Before the coming of the railways many industrialists invested money in the construction of waggonways, a primitive horse drawn railway on wooden rails, to transport goods between sites, commonly used in the coal fields of North East England. When John Dixon of Sunderland bought Dumbarton Glassworks in 1750 he built a waggonway from Woodside Colliery, Knightswood, to Yoker to allow coal to be transported to Dumbarton by river. The Woodside to Yoker Waggonway was not in use for long, being closed by 1775 with coal later being transported by the Forth and Clyde Canal.

The Coming of Rail


Bowling Station

Bowling Station

 

With the growth of railways throughout the UK, West Dunbartonshire began to undergo a rapid growth in rail transport, with many companies building lines throughout the area. The Caledonian and Dunbartonshire Junction Railway, also known as the Dumbarton and Balloch Joint Railway, was opened in 1850, with a track running from Bowling to Balloch Pier. This railway allowed travellers to alight from the Clyde Steamers at Bowling and then travel by rail to Balloch to meet the connecting Loch Lomond Steamers Service, significantly reducing the time it would take to travel the route and opening up the area to the growing tourism industry. By 1855, with the creation of the Glasgow Dumbarton and Helensburgh Railway, the two lines met both at Dalreoch and Bowling, allowing continuous travel by rail between Glasgow and Balloch, thus avoiding river travel completely.

The area was further opened up to rail with the construction of the Forth and Clyde Junction Railway, between Balloch and Stirling in 1856. A largely rural route the line left Balloch towards the industrial areas of Dalmonach and Jamestown before heading into the eastern part of West Dunbartonshire. Caldarvan Station, close to Gartocharn, was the last station in the area and with the line moving onwards to Stirling through many small stations, such as Drymen, Balfron and Kippen. Due to the rural nature of this line and the fact that many stations were far from the villages they were built to serve, Drymen Station was some distance from Drymen being situated in the smaller village of Croftamie, the line was never a profitable venture.

With the growth of industry in the east of West Dunbartonshire, in areas such as Clydebank and Dalmuir, led to the railway becoming a necessity to transport goods and people from one area to another. The Glasgow, Yoker and Clydebank Railway, authorised in 1878, connected with the Glasgow railway network at Whiteinch and carried on to Clydebank and Dalmuir. The line allowed staff from the J. and G. Thomson Shipyard to travel from their homes in Govan, the previous site of the shipyard, to Clydebank via the Stobcross Ferry and the new rail network.

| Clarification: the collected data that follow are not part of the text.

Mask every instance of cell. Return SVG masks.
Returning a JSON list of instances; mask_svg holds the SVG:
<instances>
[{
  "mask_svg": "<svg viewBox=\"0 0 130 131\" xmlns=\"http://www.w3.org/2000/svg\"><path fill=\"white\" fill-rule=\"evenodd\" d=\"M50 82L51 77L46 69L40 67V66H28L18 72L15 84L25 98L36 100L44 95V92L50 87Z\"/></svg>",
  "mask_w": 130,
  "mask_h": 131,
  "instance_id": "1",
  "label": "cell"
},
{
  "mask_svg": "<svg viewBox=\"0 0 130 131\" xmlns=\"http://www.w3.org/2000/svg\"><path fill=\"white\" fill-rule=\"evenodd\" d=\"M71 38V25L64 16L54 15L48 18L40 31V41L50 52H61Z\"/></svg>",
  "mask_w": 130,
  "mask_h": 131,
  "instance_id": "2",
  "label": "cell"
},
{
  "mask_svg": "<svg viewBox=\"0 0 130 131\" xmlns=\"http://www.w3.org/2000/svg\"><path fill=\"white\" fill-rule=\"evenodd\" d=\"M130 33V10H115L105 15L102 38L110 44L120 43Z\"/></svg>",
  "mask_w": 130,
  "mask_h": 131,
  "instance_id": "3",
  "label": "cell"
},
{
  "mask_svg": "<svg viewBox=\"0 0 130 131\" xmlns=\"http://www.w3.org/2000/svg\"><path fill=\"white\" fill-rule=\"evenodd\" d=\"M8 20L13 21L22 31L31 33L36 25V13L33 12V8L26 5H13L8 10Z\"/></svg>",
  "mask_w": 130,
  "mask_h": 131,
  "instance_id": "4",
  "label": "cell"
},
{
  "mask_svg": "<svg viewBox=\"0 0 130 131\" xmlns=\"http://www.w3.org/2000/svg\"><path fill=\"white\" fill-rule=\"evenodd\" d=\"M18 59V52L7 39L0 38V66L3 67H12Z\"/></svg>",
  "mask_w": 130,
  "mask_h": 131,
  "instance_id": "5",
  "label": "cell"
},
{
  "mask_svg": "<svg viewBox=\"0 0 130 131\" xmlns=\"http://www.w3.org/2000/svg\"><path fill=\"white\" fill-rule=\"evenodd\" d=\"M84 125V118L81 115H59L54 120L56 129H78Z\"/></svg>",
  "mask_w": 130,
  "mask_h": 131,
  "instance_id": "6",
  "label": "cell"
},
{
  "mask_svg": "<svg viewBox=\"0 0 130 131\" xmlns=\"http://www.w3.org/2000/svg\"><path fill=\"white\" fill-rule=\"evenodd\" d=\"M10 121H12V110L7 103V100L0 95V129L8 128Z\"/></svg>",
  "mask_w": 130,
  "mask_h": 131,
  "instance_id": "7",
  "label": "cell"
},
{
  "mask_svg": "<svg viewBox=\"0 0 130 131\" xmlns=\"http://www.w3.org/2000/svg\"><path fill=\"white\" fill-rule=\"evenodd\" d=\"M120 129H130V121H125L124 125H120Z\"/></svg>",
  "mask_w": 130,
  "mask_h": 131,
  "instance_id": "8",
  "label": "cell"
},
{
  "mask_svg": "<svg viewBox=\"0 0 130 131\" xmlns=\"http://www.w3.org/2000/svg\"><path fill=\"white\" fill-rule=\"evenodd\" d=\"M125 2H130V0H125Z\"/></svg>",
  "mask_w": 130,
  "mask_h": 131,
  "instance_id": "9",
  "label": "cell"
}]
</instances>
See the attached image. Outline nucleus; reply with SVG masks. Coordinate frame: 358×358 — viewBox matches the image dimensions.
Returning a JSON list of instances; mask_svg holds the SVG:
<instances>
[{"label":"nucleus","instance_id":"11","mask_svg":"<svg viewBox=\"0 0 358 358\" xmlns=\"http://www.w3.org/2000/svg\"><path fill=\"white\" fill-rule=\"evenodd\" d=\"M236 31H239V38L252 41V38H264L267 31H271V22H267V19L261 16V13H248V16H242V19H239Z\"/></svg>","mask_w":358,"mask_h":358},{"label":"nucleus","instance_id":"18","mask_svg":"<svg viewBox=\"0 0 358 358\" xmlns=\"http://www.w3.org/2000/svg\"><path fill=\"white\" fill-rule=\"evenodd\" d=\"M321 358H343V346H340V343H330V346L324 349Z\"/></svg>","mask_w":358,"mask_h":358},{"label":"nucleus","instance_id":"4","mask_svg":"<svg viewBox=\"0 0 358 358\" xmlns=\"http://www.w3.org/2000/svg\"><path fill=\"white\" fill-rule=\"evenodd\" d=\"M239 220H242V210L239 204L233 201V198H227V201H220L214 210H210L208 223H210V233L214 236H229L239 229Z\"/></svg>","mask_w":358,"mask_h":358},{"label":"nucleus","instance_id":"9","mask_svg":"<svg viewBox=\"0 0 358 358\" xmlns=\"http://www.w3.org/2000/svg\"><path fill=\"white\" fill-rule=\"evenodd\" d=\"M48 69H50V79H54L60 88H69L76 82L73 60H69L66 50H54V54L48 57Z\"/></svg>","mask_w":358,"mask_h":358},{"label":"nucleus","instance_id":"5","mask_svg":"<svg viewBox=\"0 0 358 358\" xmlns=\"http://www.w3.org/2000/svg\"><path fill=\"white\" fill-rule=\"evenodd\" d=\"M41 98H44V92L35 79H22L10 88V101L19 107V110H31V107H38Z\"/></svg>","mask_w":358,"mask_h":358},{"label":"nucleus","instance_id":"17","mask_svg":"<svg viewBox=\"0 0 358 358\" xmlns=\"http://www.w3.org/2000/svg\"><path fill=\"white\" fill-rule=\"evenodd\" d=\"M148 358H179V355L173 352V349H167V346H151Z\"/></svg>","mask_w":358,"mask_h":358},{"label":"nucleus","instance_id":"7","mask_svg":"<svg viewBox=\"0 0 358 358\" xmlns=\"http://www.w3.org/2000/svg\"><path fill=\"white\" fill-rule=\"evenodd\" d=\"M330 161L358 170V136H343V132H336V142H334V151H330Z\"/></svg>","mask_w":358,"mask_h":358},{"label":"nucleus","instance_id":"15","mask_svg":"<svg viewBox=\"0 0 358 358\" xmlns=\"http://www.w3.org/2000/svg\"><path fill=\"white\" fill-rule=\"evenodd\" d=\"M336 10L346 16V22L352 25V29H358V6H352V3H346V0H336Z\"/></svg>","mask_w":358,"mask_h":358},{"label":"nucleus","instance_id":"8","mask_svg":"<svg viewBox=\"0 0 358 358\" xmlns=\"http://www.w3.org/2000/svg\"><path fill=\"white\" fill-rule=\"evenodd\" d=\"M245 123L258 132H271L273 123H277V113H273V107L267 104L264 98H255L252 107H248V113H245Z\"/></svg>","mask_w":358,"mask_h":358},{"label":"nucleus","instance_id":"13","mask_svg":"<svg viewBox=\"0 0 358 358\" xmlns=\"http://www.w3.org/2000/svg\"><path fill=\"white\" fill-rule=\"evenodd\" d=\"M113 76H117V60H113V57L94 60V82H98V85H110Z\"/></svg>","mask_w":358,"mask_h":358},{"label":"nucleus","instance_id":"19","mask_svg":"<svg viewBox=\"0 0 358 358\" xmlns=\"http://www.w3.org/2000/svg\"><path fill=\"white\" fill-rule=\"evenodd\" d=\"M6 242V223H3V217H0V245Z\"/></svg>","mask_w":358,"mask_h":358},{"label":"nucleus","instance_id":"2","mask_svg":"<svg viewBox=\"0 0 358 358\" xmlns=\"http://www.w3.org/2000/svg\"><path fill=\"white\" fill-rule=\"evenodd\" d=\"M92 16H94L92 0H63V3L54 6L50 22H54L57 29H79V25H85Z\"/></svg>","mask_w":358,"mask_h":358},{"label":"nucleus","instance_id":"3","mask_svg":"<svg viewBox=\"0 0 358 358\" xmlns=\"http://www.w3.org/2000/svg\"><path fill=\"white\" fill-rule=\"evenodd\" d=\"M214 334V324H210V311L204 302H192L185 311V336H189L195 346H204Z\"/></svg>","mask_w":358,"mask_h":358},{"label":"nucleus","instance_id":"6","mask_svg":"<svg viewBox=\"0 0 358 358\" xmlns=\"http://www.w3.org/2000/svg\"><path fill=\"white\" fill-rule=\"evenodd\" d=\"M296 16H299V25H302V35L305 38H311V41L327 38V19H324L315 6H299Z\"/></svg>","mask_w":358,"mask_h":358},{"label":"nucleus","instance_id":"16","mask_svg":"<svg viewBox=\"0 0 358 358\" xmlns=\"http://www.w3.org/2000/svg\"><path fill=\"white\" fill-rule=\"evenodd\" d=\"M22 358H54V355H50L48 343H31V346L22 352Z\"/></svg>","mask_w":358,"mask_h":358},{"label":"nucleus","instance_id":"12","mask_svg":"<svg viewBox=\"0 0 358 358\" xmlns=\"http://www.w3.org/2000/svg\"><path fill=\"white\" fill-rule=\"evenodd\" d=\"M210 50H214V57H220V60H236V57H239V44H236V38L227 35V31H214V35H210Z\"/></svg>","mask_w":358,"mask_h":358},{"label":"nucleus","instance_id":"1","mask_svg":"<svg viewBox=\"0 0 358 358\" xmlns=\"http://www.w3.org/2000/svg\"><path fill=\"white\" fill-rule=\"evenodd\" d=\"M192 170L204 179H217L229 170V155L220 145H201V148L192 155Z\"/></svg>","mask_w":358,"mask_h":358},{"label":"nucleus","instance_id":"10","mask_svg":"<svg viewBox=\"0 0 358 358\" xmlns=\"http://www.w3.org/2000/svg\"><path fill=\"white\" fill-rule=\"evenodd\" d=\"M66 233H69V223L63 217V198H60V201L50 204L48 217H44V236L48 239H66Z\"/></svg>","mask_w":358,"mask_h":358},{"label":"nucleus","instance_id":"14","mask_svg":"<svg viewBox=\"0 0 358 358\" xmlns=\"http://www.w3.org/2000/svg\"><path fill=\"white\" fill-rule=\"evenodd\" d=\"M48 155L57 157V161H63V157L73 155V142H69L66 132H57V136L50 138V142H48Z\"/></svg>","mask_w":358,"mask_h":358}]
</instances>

The final large rail investment in the area of the 19th Century was the Lanarkshire and Dunbartonshire Railway, authorised in 1891 and opened in stages between 1894 and 1896, connecting Glasgow, at Possil Junction, to the Caledonian and Dunbartonshire Junction Railway at Dumbarton Central Station. This line crossed West Dunbartonshire through Clydebank, with the picturesque Clydebank Riverside Station, and Bowling, leading to this small village having two railway stations, and allowing travellers to advance to Helensburgh, Loch Lomond and the new West Highland Line.

Decline

The 20th century was not kind to the railways of West Dunbartonshire. In 1934, years before the Beeching Cuts, the Balloch to Stirling line was closed to passenger traffic, with the freight gradually being withdrawn from the route in stages up to 1965. With an increase in road transport and the decline in industry in the area the need for such a comprehensive rail infrastructure diminished. Further closures of stations followed, with the loss of Clydebank Riverside, Kilbowie, Dalmuir Riverside, the original Old Kilpatrick Station and one of Bowling's stations, with parts of the various tracks throughout the area being removed or simply left. The decline in Steamer traffic in Loch Lomond led to the closure of Balloch Pier Station, with Balloch Central later being replaced by the present Balloch Station. Today many disused rail routes remain visible on the landscape with some being used as cycle tracks and others remaining as a reminder of railways long gone, such as the Lanarkshire and Dunbartonshire Railway Bridge which crosses Dumbarton Road, Clydebank. Disused rail tracks can also be seen in Dumbarton, Old Kilpatrick and Cable Depot Road, Clydebank, a section of a line which was used to enter John Brown's Shipyard.